Records of scene questions
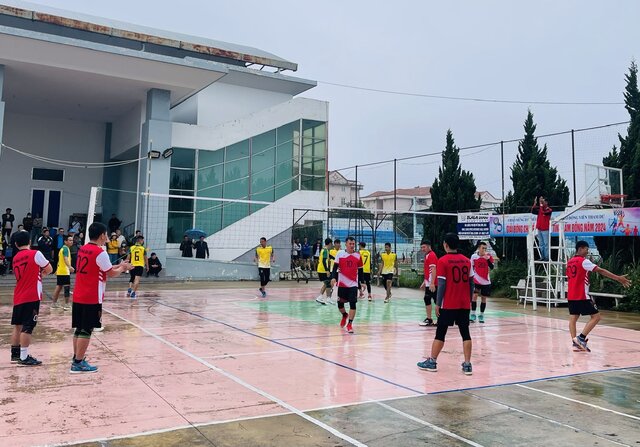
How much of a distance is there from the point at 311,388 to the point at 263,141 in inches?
775

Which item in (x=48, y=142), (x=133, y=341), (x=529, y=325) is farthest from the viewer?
(x=48, y=142)

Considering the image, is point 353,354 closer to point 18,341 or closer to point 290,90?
point 18,341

### Given task
Reproduce every line of the records above verbatim, omitting the pictures.

### Task response
How much of a distance is there from the point at 311,388 to the point at 263,141 in inches?
775

Which item in (x=48, y=142), (x=133, y=341), (x=529, y=325) is farthest from the viewer?
(x=48, y=142)

Considering the image, is point 353,354 closer to point 18,341 or closer to point 290,90?
point 18,341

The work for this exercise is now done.